Copperfield se fue sin decir nada más.

—Por cierto, ¿quieres que nos encontremos en el comedor para tomar un café? —preguntó Sharon mientras su imagen volvía a aparecer.

—Aún no —dijo Cole—. Envíame a Cuatro Ojos. Necesito un informe de daños.

—¿Y qué hay de Christine y Val? —preguntó Sharon—. Al fin y al cabo, son la segunda y tercera oficial.

—Primero Cuatro Ojos, luego café, luego una siesta y luego el resto de los daños. Aún funcionamos, aún tenemos aire, aún tenemos gravedad y estamos más que seguros de que nuestras armas son operativas. Todo lo demás puede esperar.

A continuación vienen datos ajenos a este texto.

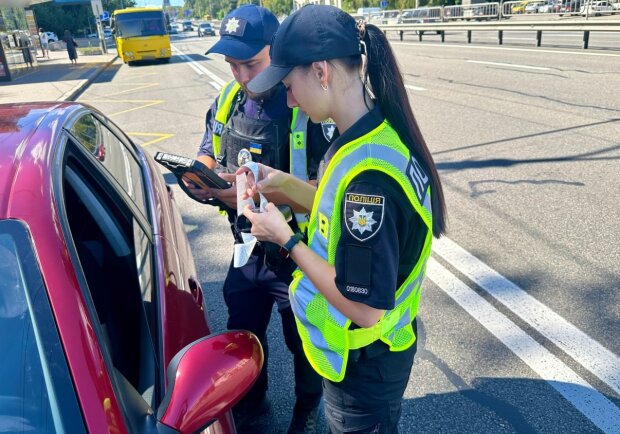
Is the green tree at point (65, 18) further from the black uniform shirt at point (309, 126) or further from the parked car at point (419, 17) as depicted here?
the black uniform shirt at point (309, 126)

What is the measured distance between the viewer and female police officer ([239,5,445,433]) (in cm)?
136

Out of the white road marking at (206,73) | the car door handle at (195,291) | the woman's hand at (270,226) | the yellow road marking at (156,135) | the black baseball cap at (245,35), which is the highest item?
the black baseball cap at (245,35)

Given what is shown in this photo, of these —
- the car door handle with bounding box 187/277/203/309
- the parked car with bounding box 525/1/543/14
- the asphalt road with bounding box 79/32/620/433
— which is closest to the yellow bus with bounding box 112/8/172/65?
the asphalt road with bounding box 79/32/620/433

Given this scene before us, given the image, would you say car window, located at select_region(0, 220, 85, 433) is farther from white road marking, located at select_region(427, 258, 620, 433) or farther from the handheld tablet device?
white road marking, located at select_region(427, 258, 620, 433)

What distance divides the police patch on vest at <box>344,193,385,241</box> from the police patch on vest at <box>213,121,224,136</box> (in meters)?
1.25

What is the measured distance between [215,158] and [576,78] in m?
10.3

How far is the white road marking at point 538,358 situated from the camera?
244cm

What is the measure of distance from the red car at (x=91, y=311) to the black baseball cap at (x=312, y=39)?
0.71 m

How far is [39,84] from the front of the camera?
17.7m

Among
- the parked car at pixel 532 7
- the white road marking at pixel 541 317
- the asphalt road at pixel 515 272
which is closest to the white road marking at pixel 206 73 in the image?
the asphalt road at pixel 515 272

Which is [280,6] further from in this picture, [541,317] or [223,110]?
[223,110]

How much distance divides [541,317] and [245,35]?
2.29 metres

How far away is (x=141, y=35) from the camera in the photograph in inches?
1001

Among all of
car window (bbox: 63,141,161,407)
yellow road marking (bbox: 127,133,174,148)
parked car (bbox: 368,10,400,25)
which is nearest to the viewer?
car window (bbox: 63,141,161,407)
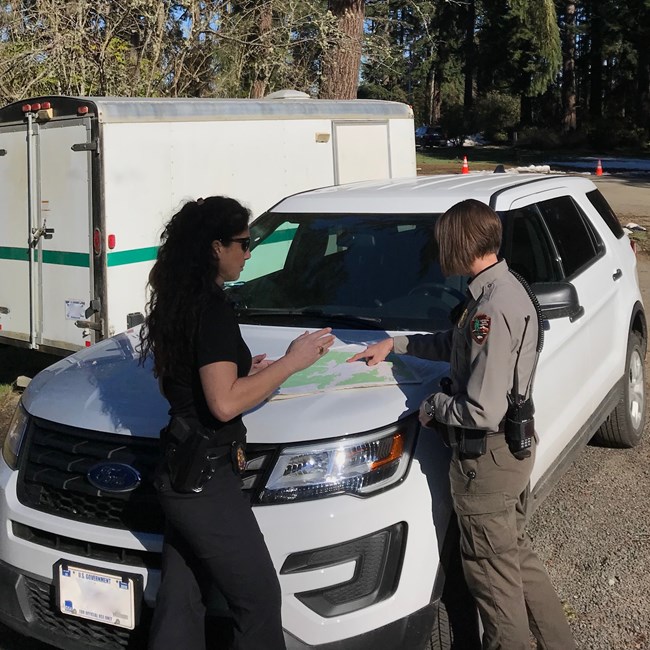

—¿Incluyendo tu vida amorosa? —preguntó Sharon con una sonrisa.

—Tómate un tranquilizante —le respondió— tengo asuntos propios del capitán de los que encargarme.

—No quiero un tranquilizante.

—Bien. Hazle una visita a David. Él te explicará que somos viejos camaradas de escuela y que lo compartimos todo.

—Siete mil ciento cuarenta y cinco —dijo Sharon.

—¿Y eso qué se supone que es?

—El número de noches que vas a dormir solo por ese comentario.